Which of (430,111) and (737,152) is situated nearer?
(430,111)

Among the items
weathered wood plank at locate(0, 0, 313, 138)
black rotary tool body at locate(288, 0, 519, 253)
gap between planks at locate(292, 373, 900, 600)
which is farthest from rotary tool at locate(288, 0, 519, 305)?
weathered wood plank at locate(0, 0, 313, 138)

= = =

▸ **Goal**
Reproduce exactly, with nothing added, the lines from the one that contains "Among the items" to the end of the data.

▸ **Complete response**
Among the items
weathered wood plank at locate(0, 0, 313, 138)
black rotary tool body at locate(288, 0, 519, 253)
gap between planks at locate(292, 373, 900, 600)
which is farthest from rotary tool at locate(288, 0, 519, 305)?
weathered wood plank at locate(0, 0, 313, 138)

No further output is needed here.